Through the private sector-led business development agency Nova Scotia Business Inc., the provincial government has given Bell Aliant’s IT company xwave a payroll rebate worth over $4.5 million that will result in 250 new IT jobs in defense, security, and aerospace.
The IT industry in Nova Scotia is booming, according to Nova Scotia Business Inc. (NSBI) president and CEO Stephen Lund, who said that they want to see Nova Scotia become the top IT employer in Canada over the next 20 years. The pay rebate is their primary tool for luring IT companies to the province.
“Every time we’ve done it, we’ve generated a return,” he said.

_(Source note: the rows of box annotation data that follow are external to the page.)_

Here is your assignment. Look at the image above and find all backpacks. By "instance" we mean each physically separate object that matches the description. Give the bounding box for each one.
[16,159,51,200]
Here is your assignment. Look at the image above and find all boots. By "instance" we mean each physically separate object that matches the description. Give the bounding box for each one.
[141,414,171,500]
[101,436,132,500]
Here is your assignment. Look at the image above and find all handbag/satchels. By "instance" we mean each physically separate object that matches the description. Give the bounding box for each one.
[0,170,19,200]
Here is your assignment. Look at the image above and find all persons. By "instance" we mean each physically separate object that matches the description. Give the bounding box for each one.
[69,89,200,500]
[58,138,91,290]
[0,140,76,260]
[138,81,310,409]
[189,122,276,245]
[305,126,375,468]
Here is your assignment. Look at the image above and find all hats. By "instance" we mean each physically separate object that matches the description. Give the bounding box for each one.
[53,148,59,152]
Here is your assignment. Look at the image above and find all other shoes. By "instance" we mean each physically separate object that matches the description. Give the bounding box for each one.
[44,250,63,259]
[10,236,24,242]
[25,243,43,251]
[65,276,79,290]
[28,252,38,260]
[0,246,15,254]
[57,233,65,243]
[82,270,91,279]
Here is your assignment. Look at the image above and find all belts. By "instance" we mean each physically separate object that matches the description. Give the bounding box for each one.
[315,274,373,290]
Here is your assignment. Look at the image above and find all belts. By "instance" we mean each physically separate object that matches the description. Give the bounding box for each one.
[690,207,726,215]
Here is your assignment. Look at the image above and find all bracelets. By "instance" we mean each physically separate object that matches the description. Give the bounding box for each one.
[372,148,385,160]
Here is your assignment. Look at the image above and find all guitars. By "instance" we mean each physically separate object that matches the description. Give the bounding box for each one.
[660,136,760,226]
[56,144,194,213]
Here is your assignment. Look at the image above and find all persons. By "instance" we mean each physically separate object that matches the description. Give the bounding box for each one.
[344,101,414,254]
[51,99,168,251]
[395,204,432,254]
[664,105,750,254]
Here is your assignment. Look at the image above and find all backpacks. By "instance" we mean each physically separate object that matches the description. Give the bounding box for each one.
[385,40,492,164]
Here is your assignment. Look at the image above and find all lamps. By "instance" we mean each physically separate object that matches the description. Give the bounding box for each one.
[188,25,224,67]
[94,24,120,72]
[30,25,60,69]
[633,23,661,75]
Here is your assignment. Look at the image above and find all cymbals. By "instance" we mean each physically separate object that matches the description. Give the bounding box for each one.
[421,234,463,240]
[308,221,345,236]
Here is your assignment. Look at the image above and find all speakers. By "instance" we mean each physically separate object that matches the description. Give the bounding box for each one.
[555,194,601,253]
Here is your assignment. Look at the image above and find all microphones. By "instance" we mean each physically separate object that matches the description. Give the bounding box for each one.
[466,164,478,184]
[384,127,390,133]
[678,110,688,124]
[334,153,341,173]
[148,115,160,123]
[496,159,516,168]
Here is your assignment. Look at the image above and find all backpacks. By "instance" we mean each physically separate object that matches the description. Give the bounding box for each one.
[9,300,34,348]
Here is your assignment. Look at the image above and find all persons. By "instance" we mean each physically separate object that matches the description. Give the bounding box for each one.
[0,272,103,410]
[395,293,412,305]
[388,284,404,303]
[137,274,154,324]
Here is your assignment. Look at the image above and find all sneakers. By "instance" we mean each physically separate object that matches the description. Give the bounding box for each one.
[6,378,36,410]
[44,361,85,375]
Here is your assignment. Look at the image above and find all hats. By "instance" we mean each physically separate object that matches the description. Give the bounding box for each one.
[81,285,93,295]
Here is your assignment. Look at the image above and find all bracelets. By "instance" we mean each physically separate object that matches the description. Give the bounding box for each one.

Lund foresees making $10 to $12 million per year off base taxes alone, and said that attracting IT businesses and professionals to the province is critical for sustaining high-paying jobs that yield money to the provincial government.
Many high-profile IT companies have been flocking to the province recently — NSBI has successfully enticed 50 companies over the last few years, including CGI, Keane, and Research in Motion, to become solution anchors in Nova Scotia.
This Maritime migration has resulted, said Lund, in Nova Scotia leading the country — and Canada, on the world stage — in IT “nearsourcing,” which keeps business from being outsourced overseas. This complements the already-strong community of IT professionals in a province whose ranks are continually bolstered by its many computer science graduates and those flocking back home due to an increase in IT jobs, he added.
This large IT talent pool was one of the key reasons that drew xwave to Nova Scotia in the first place, said Allen Dillon, its director of sales for defense, security, and aerospace systems. “There’s a good graduate base in engineers and computer scientists, along with retired military people like trained engineers, and those used to an operations environment,” said Dillon.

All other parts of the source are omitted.